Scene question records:
---+---
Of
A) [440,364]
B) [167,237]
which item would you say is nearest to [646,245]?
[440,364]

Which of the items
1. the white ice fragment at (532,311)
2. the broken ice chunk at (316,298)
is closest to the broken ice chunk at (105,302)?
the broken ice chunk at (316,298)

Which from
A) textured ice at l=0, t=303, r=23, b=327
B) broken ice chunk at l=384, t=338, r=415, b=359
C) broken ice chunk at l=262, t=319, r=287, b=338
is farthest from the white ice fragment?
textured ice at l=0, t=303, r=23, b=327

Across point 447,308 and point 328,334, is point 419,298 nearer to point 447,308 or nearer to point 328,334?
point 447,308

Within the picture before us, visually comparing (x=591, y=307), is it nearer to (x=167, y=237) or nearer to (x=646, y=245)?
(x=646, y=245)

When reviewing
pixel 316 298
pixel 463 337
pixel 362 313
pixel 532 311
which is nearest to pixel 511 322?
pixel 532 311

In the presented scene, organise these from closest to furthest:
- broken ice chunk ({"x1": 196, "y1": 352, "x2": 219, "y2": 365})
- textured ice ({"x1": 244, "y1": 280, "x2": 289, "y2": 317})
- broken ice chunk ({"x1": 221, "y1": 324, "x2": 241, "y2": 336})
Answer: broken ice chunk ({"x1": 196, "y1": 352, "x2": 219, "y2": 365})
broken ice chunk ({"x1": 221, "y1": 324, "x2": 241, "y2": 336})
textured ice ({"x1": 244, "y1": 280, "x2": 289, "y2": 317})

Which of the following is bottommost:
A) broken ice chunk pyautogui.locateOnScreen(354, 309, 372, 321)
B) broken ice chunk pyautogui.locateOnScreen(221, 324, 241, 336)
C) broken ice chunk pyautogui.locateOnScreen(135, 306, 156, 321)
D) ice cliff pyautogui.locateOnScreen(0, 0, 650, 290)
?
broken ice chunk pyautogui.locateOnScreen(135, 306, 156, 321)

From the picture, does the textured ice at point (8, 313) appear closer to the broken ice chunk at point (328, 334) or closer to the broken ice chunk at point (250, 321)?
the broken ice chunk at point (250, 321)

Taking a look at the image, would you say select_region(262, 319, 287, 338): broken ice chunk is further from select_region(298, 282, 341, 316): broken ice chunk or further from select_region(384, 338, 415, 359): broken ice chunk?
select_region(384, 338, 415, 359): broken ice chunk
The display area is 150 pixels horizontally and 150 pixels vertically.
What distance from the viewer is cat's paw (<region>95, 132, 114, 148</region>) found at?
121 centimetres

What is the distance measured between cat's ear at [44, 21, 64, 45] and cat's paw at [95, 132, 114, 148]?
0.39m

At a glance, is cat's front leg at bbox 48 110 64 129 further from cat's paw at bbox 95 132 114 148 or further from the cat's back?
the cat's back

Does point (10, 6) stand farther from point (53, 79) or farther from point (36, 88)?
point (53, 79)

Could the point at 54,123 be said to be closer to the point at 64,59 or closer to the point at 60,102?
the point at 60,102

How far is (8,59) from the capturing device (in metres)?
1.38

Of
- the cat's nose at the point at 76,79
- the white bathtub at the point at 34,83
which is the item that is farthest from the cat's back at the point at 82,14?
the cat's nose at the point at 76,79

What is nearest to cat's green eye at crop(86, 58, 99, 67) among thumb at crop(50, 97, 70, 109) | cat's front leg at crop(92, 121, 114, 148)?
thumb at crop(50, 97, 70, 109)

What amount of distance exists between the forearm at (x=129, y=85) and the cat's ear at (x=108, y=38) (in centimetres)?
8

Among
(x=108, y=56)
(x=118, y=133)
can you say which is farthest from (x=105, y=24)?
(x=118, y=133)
---+---
## What is being asked
Each line of the listing should be copied exactly.

## Full response
Of
A) [440,364]
B) [167,237]
which item would you say is nearest to [646,245]?
[440,364]

Which of the items
1. the white ice fragment at (532,311)
2. the broken ice chunk at (316,298)
is closest to the broken ice chunk at (105,302)?
the broken ice chunk at (316,298)

Which from
A) textured ice at l=0, t=303, r=23, b=327
B) broken ice chunk at l=384, t=338, r=415, b=359
C) broken ice chunk at l=262, t=319, r=287, b=338
is farthest from the white ice fragment?
textured ice at l=0, t=303, r=23, b=327

Across point 447,308 and point 328,334, is point 419,298 nearer to point 447,308 or nearer to point 328,334?
point 447,308

Within the picture before us, visually comparing (x=591, y=307), is it nearer to (x=167, y=237) or nearer to (x=646, y=245)?
(x=646, y=245)

When reviewing
pixel 316 298
pixel 463 337
pixel 362 313
pixel 532 311
which is nearest to pixel 511 322?
pixel 532 311

In the presented scene, organise these from closest to furthest:
- broken ice chunk ({"x1": 196, "y1": 352, "x2": 219, "y2": 365})
- textured ice ({"x1": 244, "y1": 280, "x2": 289, "y2": 317})
- broken ice chunk ({"x1": 221, "y1": 324, "x2": 241, "y2": 336})
Answer: broken ice chunk ({"x1": 196, "y1": 352, "x2": 219, "y2": 365})
broken ice chunk ({"x1": 221, "y1": 324, "x2": 241, "y2": 336})
textured ice ({"x1": 244, "y1": 280, "x2": 289, "y2": 317})

Which of the following is bottommost:
A) broken ice chunk pyautogui.locateOnScreen(354, 309, 372, 321)
B) broken ice chunk pyautogui.locateOnScreen(221, 324, 241, 336)
C) broken ice chunk pyautogui.locateOnScreen(135, 306, 156, 321)
D) ice cliff pyautogui.locateOnScreen(0, 0, 650, 290)
?
broken ice chunk pyautogui.locateOnScreen(135, 306, 156, 321)

From the picture, does the textured ice at point (8, 313) appear closer to the broken ice chunk at point (328, 334) or closer to the broken ice chunk at point (250, 321)?
the broken ice chunk at point (250, 321)

Taking a look at the image, would you say select_region(262, 319, 287, 338): broken ice chunk is further from select_region(298, 282, 341, 316): broken ice chunk or further from select_region(384, 338, 415, 359): broken ice chunk?
select_region(384, 338, 415, 359): broken ice chunk
The display area is 150 pixels horizontally and 150 pixels vertically.
What distance from the viewer is cat's paw (<region>95, 132, 114, 148</region>) found at?
121 centimetres

What is the distance measured between cat's ear at [44, 21, 64, 45] and cat's paw at [95, 132, 114, 148]?
0.39m

At a glance, is cat's front leg at bbox 48 110 64 129 further from cat's paw at bbox 95 132 114 148 or further from the cat's back?
the cat's back

Does point (10, 6) stand farther from point (53, 79) or farther from point (36, 88)?
point (53, 79)

Could the point at 54,123 be said to be closer to the point at 64,59 or closer to the point at 60,102?
the point at 60,102

How far is (8,59) from the capturing device (in metres)?
1.38

Of
- the cat's nose at the point at 76,79
- the white bathtub at the point at 34,83
which is the item that is farthest from the cat's back at the point at 82,14?
the cat's nose at the point at 76,79

What is nearest to cat's green eye at crop(86, 58, 99, 67) among thumb at crop(50, 97, 70, 109) | cat's front leg at crop(92, 121, 114, 148)?
thumb at crop(50, 97, 70, 109)

What amount of distance exists between the forearm at (x=129, y=85) and the cat's ear at (x=108, y=38) (in centimetres)?
8

Among
(x=108, y=56)
(x=118, y=133)
can you say which is farthest from (x=105, y=24)?
(x=118, y=133)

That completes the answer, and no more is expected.